Given exercise >> Your output must consist solely of the lines from the one containing "At what distance from the observer" through the end of the records, reproduced exactly.

────────

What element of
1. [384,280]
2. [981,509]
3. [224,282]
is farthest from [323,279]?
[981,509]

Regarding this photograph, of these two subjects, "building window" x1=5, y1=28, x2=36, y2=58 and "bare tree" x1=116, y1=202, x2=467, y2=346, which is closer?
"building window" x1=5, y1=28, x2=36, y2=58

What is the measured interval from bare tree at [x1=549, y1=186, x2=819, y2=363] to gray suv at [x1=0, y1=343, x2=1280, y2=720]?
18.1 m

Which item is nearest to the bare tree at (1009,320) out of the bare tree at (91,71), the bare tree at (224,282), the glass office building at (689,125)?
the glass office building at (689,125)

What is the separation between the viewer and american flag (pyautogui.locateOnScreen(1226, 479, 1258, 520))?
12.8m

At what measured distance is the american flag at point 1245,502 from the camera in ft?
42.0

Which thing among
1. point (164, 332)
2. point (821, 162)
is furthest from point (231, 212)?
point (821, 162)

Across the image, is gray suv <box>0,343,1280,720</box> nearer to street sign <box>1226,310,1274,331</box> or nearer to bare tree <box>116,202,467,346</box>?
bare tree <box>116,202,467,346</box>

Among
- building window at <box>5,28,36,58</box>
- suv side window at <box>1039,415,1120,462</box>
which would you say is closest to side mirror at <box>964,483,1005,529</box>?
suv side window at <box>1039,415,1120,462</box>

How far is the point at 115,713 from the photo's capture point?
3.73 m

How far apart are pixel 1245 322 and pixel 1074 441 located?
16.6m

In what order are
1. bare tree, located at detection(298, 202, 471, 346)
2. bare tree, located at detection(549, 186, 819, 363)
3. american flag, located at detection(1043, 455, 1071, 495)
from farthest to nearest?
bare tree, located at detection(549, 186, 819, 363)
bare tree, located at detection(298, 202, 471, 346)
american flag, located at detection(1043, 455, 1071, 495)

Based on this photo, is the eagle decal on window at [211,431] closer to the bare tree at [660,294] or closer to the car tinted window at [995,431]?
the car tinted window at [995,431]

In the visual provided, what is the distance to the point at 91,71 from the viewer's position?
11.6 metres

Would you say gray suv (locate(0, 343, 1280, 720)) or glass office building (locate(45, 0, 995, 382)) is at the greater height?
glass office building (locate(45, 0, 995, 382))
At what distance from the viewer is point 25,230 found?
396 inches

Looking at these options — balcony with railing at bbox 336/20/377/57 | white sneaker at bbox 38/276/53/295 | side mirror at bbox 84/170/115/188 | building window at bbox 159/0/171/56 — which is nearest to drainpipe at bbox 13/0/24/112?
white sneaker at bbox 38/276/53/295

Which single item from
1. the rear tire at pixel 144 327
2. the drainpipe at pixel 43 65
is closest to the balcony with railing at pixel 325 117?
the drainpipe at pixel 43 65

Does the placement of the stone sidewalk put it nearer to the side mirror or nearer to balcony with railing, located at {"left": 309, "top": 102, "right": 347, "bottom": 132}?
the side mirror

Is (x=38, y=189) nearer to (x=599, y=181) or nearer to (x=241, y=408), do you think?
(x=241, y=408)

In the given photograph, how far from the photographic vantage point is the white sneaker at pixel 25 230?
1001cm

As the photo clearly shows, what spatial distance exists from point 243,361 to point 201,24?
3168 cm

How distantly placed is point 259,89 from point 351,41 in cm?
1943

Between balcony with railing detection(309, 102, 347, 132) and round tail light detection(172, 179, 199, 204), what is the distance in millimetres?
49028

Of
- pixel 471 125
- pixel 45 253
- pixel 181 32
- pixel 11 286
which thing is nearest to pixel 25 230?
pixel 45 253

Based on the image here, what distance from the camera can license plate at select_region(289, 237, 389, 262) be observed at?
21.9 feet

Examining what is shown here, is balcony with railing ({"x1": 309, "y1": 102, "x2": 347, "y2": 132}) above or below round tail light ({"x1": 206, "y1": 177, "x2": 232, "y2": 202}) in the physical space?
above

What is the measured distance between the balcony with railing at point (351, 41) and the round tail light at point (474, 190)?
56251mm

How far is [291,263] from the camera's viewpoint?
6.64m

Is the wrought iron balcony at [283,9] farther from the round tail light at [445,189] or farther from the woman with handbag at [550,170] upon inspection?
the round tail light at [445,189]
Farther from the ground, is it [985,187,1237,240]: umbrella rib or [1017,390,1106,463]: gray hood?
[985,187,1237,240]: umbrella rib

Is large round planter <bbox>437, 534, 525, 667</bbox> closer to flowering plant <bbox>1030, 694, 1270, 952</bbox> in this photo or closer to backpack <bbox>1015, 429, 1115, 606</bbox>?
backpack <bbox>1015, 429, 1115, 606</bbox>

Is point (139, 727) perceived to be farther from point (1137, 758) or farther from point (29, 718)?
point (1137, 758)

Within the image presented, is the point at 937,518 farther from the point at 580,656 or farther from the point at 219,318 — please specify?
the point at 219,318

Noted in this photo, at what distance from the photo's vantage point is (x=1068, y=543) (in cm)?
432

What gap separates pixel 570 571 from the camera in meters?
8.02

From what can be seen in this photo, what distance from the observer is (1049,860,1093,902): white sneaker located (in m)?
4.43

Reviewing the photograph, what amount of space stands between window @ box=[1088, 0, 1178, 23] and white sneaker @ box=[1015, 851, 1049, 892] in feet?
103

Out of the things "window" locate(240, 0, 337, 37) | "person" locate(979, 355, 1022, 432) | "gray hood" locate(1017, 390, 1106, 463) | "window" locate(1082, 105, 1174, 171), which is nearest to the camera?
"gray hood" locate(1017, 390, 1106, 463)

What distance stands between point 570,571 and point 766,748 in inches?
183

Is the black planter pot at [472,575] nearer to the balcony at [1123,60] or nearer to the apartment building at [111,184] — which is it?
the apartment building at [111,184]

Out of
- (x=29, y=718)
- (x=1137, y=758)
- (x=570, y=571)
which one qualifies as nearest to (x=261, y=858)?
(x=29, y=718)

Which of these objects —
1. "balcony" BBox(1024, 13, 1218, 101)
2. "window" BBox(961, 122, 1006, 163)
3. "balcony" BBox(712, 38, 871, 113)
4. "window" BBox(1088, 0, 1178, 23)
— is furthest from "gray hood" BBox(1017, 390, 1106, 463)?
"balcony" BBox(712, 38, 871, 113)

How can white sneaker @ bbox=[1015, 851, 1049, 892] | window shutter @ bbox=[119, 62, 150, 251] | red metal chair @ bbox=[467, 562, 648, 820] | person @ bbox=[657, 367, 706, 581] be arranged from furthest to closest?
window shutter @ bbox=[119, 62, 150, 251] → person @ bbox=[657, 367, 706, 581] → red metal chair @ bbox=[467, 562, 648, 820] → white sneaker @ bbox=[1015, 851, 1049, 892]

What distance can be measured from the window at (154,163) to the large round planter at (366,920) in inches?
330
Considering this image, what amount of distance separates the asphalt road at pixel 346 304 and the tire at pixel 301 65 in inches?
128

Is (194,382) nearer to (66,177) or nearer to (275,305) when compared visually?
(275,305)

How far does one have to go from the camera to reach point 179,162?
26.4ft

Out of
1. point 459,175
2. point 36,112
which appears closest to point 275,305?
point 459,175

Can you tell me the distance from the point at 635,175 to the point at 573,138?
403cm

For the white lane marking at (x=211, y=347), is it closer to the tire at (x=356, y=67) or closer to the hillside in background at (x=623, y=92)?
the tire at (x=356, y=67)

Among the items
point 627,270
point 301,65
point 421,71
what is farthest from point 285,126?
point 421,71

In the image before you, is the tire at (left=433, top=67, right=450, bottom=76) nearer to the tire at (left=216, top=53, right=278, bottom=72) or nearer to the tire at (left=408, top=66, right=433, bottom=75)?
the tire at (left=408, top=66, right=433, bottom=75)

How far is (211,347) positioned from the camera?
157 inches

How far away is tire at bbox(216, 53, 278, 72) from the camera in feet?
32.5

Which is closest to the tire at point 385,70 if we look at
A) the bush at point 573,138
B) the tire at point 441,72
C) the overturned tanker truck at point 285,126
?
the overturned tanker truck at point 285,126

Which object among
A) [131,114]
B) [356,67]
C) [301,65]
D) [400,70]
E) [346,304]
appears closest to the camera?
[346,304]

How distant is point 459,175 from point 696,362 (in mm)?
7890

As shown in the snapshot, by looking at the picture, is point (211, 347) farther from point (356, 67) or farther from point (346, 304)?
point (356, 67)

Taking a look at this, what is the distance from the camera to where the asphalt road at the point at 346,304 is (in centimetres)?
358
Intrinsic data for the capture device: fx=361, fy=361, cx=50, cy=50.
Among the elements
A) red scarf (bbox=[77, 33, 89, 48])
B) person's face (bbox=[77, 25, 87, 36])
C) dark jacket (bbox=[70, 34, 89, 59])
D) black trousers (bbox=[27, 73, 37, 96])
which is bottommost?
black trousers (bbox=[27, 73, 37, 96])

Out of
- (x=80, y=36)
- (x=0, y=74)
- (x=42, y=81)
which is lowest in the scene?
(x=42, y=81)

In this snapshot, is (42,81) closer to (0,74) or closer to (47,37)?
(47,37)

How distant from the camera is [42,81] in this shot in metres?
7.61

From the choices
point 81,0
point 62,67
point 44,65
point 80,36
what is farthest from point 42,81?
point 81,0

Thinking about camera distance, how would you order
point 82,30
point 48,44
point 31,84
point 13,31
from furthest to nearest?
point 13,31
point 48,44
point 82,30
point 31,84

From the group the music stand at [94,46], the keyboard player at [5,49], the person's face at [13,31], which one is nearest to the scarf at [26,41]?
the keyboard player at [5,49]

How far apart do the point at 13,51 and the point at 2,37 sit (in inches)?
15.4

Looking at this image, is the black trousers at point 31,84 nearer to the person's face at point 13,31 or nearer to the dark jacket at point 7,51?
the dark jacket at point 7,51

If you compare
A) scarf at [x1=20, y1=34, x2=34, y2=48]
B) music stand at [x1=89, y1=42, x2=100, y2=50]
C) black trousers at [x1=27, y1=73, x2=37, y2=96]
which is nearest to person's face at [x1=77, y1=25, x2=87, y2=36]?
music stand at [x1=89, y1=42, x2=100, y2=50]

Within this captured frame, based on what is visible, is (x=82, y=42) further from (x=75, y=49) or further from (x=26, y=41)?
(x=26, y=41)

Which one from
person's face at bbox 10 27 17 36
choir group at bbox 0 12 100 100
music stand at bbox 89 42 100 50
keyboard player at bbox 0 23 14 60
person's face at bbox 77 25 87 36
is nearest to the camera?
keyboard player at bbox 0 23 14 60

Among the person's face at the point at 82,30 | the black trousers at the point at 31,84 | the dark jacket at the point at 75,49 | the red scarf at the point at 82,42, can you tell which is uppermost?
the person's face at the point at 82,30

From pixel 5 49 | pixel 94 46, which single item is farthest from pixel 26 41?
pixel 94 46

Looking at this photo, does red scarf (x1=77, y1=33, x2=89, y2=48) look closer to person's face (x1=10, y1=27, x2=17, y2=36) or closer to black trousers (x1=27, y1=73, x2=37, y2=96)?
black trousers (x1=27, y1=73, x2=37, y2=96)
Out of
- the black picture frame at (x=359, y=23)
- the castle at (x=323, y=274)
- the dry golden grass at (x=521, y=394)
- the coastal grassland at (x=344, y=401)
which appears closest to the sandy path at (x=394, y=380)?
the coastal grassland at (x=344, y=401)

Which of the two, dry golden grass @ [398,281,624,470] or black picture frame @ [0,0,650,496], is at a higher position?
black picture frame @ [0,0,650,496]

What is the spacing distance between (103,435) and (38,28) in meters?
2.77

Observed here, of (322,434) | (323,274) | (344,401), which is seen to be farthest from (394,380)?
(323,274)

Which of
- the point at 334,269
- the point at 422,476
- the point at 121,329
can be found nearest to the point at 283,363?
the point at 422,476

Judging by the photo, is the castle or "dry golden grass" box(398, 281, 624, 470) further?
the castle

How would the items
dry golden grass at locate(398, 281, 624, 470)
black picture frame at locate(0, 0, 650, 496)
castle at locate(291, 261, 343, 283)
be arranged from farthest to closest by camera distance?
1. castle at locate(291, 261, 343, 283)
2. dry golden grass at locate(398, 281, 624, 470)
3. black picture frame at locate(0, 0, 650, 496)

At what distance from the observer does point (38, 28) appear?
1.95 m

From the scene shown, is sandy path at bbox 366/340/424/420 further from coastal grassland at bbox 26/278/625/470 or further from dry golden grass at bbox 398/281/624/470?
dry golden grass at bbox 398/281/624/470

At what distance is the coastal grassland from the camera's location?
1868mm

────────

Final answer >>
At what distance from the observer does point (38, 28) appear?
1.95 m

From the scene shown, is sandy path at bbox 366/340/424/420 further from coastal grassland at bbox 26/278/625/470 or further from dry golden grass at bbox 398/281/624/470?
dry golden grass at bbox 398/281/624/470

At what distance is the coastal grassland from the camera's location?
1868mm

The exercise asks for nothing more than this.